Saved entries:
-- Opening Marker --

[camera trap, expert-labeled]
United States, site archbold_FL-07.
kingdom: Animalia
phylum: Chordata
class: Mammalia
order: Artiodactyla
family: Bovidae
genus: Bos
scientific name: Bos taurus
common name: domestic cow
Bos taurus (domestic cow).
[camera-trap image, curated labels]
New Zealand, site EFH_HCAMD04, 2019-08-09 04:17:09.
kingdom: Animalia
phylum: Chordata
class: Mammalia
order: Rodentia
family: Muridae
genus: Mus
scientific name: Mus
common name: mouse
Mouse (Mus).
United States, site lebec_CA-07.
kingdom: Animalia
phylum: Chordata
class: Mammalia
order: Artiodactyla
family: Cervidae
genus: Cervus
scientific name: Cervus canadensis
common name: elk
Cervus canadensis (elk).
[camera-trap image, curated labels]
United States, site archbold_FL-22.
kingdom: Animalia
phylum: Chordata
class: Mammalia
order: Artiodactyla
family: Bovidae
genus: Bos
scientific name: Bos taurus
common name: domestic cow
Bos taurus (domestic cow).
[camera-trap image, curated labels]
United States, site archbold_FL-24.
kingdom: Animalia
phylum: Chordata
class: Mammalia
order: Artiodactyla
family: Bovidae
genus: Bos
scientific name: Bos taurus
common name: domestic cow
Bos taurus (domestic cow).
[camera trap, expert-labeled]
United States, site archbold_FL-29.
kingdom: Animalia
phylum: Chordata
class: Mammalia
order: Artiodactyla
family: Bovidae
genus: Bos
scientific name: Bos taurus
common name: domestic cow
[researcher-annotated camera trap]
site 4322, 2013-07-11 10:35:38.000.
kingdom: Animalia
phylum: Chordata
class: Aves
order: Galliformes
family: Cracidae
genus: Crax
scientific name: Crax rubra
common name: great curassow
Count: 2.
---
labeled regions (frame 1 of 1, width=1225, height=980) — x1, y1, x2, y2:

-- Closing Marker --

**What is needed**
Once more, write out the records in full, exactly as they appear.

**Response area**
[camera trap, expert-labeled]
United States, site archbold_FL-07.
kingdom: Animalia
phylum: Chordata
class: Mammalia
order: Artiodactyla
family: Bovidae
genus: Bos
scientific name: Bos taurus
common name: domestic cow
Bos taurus (domestic cow).
[camera-trap image, curated labels]
New Zealand, site EFH_HCAMD04, 2019-08-09 04:17:09.
kingdom: Animalia
phylum: Chordata
class: Mammalia
order: Rodentia
family: Muridae
genus: Mus
scientific name: Mus
common name: mouse
Mouse (Mus).
United States, site lebec_CA-07.
kingdom: Animalia
phylum: Chordata
class: Mammalia
order: Artiodactyla
family: Cervidae
genus: Cervus
scientific name: Cervus canadensis
common name: elk
Cervus canadensis (elk).
[camera-trap image, curated labels]
United States, site archbold_FL-22.
kingdom: Animalia
phylum: Chordata
class: Mammalia
order: Artiodactyla
family: Bovidae
genus: Bos
scientific name: Bos taurus
common name: domestic cow
Bos taurus (domestic cow).
[camera-trap image, curated labels]
United States, site archbold_FL-24.
kingdom: Animalia
phylum: Chordata
class: Mammalia
order: Artiodactyla
family: Bovidae
genus: Bos
scientific name: Bos taurus
common name: domestic cow
Bos taurus (domestic cow).
[camera trap, expert-labeled]
United States, site archbold_FL-29.
kingdom: Animalia
phylum: Chordata
class: Mammalia
order: Artiodactyla
family: Bovidae
genus: Bos
scientific name: Bos taurus
common name: domestic cow
[researcher-annotated camera trap]
site 4322, 2013-07-11 10:35:38.000.
kingdom: Animalia
phylum: Chordata
class: Aves
order: Galliformes
family: Cracidae
genus: Crax
scientific name: Crax rubra
common name: great curassow
Count: 2.
---
labeled regions (frame 1 of 1, width=1225, height=980) — x1, y1, x2, y2:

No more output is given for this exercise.